Hay una historia, hasta ahora, no escrita; por lo
tanto, poco conocida. La del otro Aladino. Sí. Hubo otro Aladino. Uno que
caminaba las calles por no volar en alfombras ajenas. Aquel que quiso
regresar la lámpara y por querer regresarla limpia, la frotó hasta
abrillantarla. Ya había liberado al genio de su encierro, sin embargo él seguía
lustrando la farola. Tan abstraído estaba que no restó atención al famoso
discurso, ese de amo estoy a tus servicios, he de concederte todos tus deseos,
bla bla, bla. Aladino, el otro, parecía más preocupado por completar la labor
comenzada. El genio, después de unos minutos
de ser ignorado, se impacientó y preguntó con imperiosa voz: -¿Qué deseas?.
El otro
Aladino levantó sus ojos y poco se admiró con los vestidos del majestuoso elfo.
Vio un sesgo despectivo en su mirada que no le agradó para nada. He dicho que
deseas-insistió, casi gritando, el mágico ser. El Aladino de las sandalias
gastadas le contestó que por lo pronto no deseaba nada y puso mayor ahínco en
el movimiento del paño sobre la superficie del quinqué. Así estuvo por lo menos
un par de minutos, hasta que finalizó. Una vena comenzó a inflarse en la frente
del genio.
¿Acaso deseas un palacio repleto de
joyas? Cada baldosa sería del más fino mármol. Cada acabado de oro y marfil. No
habría mueble que no fuese de sándalo y caoba. Sus jardines abundarían en
flores y topacios-inquirió el antiguo habitante de la lámpara. El otro Aladino,
arqueó por un instante la ceja izquierda, se llevó el índice de la mano derecha
hasta sus trompudos labios, y finalmente le dijo a su interlocutor que mejor
no. Que eso de dedicar el resto de su vida a velar por el brillo de una casa tan
bella y de tantas alhajas no le era para nada atractivo. Y ni casa ni joyas
tendrían gracia si alguien no se dedicase de lleno a cuidar su fulgor.
Abrillantó la lámpara sólo para no regresarla opaca a su dueño. Podrías dedicarte a abrillantar diamantes y
esmeraldas y luego regalarlos a tus familiares y amigos-le sugirió el genio.

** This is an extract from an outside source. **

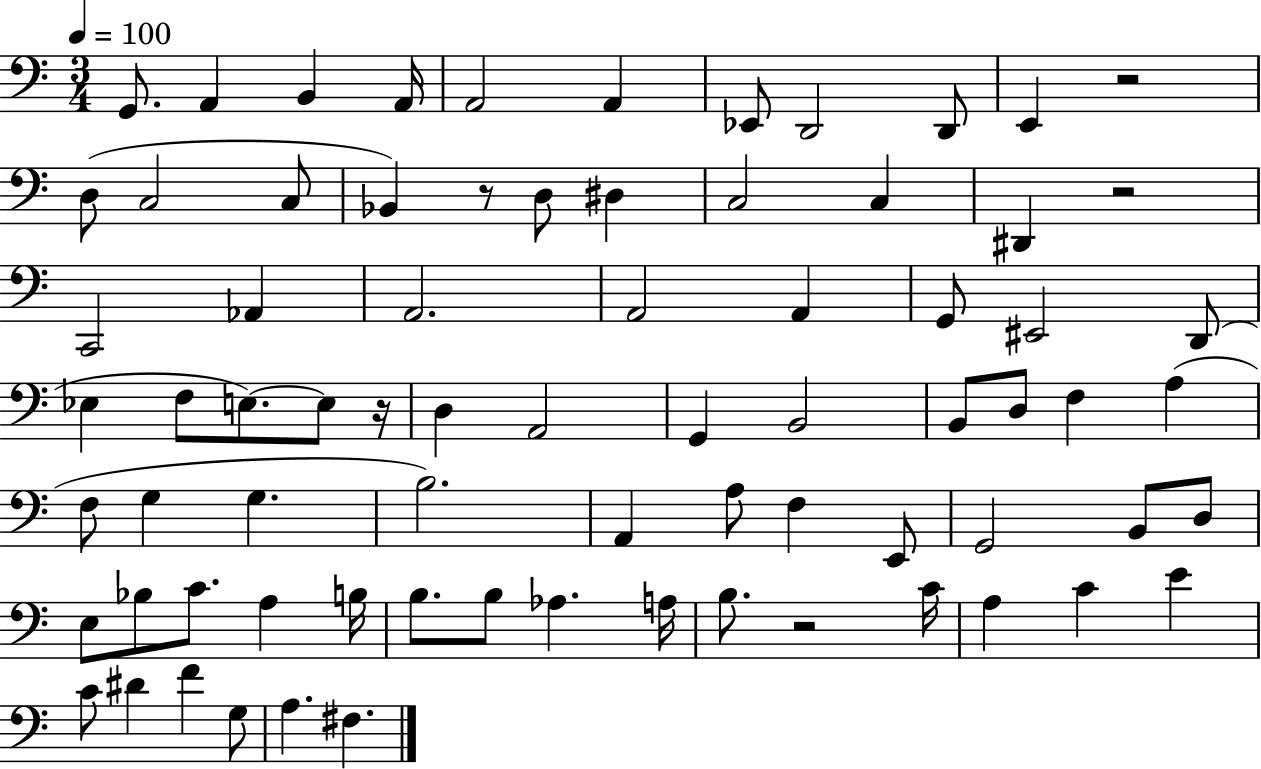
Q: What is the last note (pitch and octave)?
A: F#3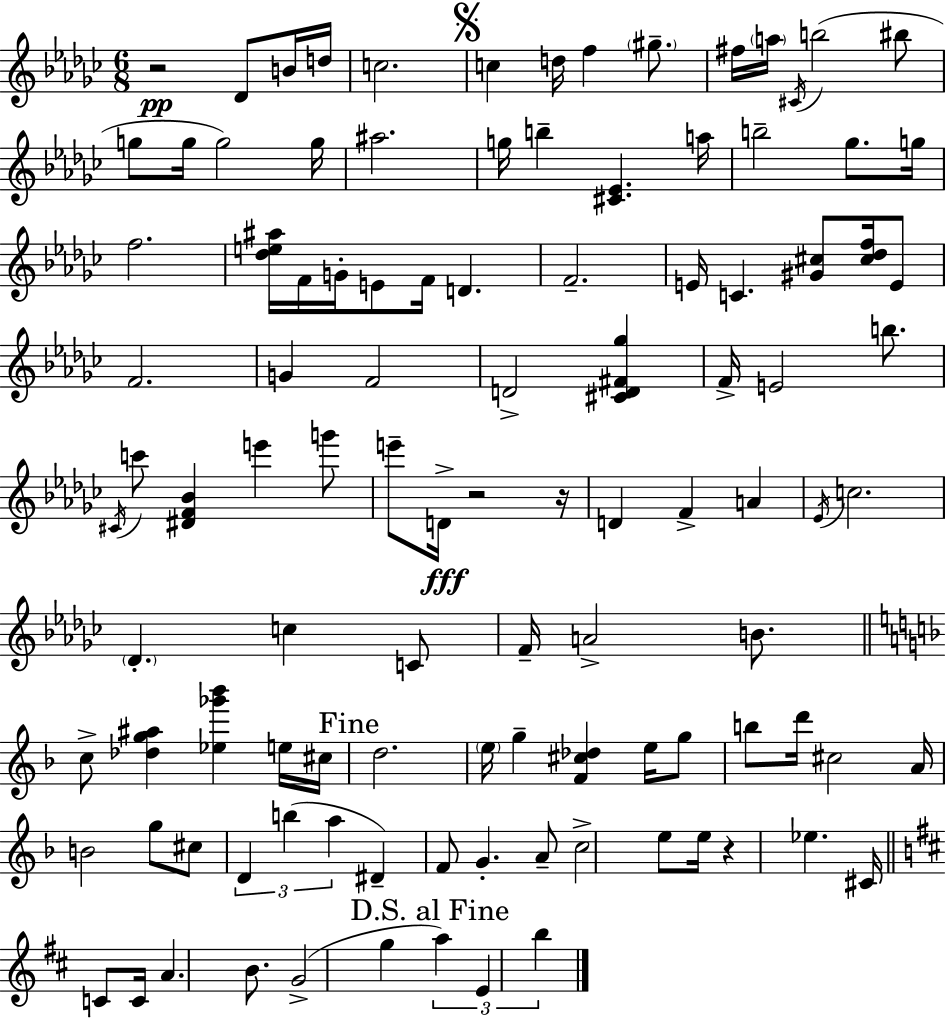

Aladino, el del turbante viejo, reaccionó de un saltó preguntándole al genio
sobre que clase de amigo sería él, si por culpa de esos regalos sus familiares
y amigos perdieran el amor al trabajo.
Después de un largo suspiro el genio
preguntó: ¿Quieres ser dueño de mucha tierra y mucho ganado? Tendrías los más
finos corceles. Las vacas y cerdos más gordos. Las ovejas con la más delicada
lana. Las aves de corral de más rápido crecimiento. Muchas hectáreas sembradas
con las más frescas legumbres y muchas más hectáreas cubiertas por las sombras
de los más productivos árboles frutales. Nuestro Aladino le contestó que apenas
tenía tiempo y ganas para atender una docena de sábilas que crecían en su patio
trasero. Podrías darle trabajo a
tus amigos- sugirió tentador el majestuoso cumple deseos. Al Aladino de las
manos callosas no le pareció mala la idea. Pero al final desistió, pues tendría
que preguntarse si sus amigos y familiares seguían siendo sus amigos y
familiares o se convertirían en sus empleados. La respuesta lo asustaba.
¿Quieres que te consiga
la mujer de tus sueños?-golpe bajo de parte del genio. Aladino, el otro, apenas
pudo confesar que aquella a la cual dedicó muchas horas de ilusión, al final,
decidió ilusionar a otro. Y él respetaba tal opción. El genio insistió: Te
inventaría una mujer de acuerdo a tus gustos y deseos. El otro Aladino no
disimuló su ira y le espetó al mago que se imaginara lo amargo que sería vivir
con una mujer sabiendo que toda la felicidad no era más que fruto, no del amor,
sino de un hechizo. El genio enojado, con la vena de la frente a punto de
estallar, se transformó en ogro y lanzó esta amenaza: O le pedían un deseo o a
alguien le iría mal. Muy mal. El otro Aladino, dadas así las cosas, sólo se le
ocurrió ordenarle que entregase la lámpara a su dueño. Pero el dueño de la
lámpara es quien tiene la lámpara- replicó el genio. Bueno, ahora tú la tienes,
le dijo el otro Aladino. Y así muy ufano se marchó. Y la cara del genio
angustiado se alargó, se alargó y se alargó.